Rows from a spatial reasoning dataset
□ □ □ □

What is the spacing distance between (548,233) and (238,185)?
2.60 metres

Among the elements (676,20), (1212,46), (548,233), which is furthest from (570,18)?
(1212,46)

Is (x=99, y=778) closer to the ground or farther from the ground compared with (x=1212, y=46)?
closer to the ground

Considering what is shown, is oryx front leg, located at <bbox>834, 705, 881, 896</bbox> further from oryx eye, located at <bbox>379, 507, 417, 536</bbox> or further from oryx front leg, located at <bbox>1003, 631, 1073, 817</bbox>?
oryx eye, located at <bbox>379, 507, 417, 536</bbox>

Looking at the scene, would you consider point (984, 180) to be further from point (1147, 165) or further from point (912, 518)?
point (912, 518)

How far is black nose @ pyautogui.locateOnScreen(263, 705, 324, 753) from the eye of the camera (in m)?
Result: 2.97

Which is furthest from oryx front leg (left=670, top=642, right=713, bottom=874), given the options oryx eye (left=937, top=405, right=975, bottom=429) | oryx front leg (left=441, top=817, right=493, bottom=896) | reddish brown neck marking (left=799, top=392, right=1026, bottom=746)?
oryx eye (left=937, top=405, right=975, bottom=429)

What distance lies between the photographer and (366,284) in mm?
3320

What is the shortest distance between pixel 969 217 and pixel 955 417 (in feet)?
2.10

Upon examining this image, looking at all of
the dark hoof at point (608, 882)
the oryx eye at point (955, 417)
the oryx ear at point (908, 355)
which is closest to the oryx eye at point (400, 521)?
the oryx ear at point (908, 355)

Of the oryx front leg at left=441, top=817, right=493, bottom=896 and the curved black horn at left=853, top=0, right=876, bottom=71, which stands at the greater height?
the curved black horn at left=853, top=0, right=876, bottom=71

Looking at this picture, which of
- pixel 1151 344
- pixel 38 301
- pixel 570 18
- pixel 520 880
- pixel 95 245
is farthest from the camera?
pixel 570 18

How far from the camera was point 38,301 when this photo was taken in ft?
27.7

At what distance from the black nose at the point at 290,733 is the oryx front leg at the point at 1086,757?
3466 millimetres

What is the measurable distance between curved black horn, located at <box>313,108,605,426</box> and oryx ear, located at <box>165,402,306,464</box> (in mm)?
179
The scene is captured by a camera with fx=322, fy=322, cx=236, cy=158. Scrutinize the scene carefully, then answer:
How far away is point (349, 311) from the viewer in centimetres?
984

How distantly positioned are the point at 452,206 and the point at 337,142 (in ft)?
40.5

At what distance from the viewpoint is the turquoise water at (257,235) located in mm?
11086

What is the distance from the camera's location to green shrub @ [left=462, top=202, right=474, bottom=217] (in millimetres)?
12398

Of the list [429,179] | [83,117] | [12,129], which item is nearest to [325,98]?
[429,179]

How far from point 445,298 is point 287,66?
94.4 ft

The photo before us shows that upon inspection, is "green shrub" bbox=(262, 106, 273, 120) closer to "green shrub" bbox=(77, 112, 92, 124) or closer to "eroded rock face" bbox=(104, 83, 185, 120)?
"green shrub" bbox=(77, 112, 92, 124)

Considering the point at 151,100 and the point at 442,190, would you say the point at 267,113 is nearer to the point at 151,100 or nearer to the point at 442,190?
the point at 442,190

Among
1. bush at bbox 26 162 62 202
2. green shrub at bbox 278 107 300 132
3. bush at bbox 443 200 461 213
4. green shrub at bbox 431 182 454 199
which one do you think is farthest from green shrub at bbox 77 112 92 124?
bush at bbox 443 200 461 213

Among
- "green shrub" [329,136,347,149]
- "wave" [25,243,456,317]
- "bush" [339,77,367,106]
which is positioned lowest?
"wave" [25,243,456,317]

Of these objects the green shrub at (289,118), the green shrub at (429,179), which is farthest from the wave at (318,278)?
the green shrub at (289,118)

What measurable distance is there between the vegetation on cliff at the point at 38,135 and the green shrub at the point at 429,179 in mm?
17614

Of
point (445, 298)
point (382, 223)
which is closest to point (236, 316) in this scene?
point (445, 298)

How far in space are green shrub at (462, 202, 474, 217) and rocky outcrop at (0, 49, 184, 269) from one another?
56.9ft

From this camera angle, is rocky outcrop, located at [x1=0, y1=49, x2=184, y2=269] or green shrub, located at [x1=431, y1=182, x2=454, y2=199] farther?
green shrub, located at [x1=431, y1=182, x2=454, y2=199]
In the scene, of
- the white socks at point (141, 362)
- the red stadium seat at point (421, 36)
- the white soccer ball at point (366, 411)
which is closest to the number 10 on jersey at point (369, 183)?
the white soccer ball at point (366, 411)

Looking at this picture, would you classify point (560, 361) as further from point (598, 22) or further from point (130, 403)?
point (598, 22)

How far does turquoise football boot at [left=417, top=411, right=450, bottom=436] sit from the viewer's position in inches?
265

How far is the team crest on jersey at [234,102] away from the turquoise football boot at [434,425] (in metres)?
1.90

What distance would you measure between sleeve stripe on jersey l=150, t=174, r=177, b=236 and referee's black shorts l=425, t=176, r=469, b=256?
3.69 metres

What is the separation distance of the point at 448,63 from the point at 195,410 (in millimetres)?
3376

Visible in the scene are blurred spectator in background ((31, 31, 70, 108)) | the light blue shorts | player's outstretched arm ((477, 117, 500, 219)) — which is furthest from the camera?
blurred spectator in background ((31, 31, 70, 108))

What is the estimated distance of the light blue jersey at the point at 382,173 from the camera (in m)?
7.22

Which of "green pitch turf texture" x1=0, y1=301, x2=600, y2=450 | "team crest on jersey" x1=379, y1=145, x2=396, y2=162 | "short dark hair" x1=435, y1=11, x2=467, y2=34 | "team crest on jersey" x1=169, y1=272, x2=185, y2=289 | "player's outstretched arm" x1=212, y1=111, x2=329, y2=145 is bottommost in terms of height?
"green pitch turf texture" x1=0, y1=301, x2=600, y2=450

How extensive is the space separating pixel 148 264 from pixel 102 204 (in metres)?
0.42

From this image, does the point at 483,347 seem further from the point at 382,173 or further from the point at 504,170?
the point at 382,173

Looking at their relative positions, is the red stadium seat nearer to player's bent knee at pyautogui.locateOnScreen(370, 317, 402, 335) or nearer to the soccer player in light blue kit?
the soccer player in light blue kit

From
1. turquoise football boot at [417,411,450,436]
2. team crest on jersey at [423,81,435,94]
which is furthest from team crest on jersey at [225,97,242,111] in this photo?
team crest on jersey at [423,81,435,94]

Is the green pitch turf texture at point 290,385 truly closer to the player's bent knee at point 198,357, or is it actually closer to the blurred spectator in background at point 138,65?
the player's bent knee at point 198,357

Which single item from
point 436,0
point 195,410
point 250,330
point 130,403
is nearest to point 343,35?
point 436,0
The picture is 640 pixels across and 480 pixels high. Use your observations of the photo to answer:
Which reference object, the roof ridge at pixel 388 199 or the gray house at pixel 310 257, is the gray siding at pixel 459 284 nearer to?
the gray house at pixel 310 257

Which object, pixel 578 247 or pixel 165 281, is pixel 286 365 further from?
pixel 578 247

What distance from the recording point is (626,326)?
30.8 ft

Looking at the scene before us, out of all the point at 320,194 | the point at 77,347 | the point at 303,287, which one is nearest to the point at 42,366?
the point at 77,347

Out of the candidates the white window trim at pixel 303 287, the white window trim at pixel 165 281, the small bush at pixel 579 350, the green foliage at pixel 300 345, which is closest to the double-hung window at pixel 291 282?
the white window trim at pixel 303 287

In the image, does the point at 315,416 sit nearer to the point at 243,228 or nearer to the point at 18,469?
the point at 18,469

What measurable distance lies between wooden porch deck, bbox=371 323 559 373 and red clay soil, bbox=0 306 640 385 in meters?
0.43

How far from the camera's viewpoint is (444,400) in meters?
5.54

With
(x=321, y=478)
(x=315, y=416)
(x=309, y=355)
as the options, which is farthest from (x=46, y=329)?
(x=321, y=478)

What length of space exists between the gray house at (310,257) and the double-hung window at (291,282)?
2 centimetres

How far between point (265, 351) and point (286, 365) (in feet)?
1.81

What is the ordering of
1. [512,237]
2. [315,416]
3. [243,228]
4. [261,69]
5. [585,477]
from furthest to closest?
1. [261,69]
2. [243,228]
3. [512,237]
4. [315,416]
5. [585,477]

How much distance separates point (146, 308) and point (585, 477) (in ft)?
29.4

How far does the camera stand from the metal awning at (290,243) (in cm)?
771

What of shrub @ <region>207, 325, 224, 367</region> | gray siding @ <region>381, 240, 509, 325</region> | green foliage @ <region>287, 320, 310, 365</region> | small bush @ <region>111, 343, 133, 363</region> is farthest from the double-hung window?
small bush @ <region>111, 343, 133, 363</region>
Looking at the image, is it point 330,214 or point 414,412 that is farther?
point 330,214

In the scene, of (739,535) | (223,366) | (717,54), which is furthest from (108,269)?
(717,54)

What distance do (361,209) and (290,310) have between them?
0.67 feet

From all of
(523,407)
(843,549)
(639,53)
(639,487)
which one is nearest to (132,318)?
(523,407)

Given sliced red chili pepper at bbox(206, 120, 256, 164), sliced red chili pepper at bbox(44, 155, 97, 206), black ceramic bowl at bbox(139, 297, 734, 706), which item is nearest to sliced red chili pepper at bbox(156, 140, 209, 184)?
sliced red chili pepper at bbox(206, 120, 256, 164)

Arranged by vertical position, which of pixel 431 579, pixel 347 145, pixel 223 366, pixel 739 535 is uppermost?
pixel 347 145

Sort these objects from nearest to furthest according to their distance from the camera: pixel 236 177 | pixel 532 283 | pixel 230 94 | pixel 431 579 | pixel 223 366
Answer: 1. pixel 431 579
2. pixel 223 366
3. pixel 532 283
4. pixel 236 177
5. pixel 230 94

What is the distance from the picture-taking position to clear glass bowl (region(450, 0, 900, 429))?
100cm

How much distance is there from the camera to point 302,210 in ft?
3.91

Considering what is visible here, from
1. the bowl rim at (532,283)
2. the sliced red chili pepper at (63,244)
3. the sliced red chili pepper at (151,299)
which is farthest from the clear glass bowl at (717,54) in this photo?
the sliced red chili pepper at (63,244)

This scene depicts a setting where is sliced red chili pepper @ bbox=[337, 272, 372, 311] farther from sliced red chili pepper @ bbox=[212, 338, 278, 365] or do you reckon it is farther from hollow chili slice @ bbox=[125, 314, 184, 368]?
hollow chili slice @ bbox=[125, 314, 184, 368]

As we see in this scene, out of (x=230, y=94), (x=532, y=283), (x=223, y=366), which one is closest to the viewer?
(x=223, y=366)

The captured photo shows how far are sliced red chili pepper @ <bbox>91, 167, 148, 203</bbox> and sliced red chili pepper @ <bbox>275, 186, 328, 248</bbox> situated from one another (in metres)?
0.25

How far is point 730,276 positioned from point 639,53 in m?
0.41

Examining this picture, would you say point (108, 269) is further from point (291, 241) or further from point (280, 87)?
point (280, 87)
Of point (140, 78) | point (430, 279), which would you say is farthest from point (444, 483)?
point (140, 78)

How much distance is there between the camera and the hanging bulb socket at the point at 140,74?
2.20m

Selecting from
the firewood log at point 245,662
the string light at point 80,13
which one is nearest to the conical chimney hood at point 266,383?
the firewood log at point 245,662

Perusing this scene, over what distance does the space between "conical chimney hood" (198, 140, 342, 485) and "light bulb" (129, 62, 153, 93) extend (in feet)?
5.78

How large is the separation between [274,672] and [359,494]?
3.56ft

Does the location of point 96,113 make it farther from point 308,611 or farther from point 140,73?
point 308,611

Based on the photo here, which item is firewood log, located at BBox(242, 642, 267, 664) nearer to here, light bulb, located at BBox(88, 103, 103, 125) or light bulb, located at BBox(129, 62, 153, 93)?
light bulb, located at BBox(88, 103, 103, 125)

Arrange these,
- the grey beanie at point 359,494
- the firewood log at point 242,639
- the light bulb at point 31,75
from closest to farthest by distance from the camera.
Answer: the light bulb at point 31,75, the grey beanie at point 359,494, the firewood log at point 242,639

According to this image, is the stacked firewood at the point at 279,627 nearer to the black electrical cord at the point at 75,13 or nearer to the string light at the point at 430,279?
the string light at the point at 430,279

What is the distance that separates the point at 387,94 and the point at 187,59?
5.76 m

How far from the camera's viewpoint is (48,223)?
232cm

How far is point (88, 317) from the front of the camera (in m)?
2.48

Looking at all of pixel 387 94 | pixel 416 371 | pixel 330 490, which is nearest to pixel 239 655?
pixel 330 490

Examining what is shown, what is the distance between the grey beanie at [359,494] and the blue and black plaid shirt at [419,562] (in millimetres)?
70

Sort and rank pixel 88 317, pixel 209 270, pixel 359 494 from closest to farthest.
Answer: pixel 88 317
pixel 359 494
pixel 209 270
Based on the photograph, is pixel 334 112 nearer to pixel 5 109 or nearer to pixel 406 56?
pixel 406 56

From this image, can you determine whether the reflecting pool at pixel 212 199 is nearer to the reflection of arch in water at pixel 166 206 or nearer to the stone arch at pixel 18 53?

□ □ □ □

§ **Exercise goal**
Everything from the line containing "According to this" through the final line of the listing, inclusive, must be reproduced exactly; leave out the rest.

§ **Output of the task**
According to this image, is the stacked firewood at the point at 279,627 nearer to the black electrical cord at the point at 75,13 or nearer to the string light at the point at 430,279?
the string light at the point at 430,279

What is the distance that separates the point at 387,94 and the point at 187,59?
5.76 m

How far from the camera's viewpoint is (48,223)?
232cm

How far is point (88, 317) from the front of the camera (in m)?
2.48

Looking at all of pixel 387 94 | pixel 416 371 | pixel 330 490, which is nearest to pixel 239 655?
pixel 330 490

Examining what is shown, what is the distance between the grey beanie at [359,494] and the blue and black plaid shirt at [419,562] (in millimetres)?
70

Sort and rank pixel 88 317, pixel 209 270, pixel 359 494 from closest to farthest.
Answer: pixel 88 317
pixel 359 494
pixel 209 270
Based on the photograph, is pixel 334 112 nearer to pixel 5 109 or nearer to pixel 406 56?
pixel 406 56

From this image, can you determine whether the reflecting pool at pixel 212 199 is nearer to the reflection of arch in water at pixel 166 206 or nearer to the stone arch at pixel 18 53?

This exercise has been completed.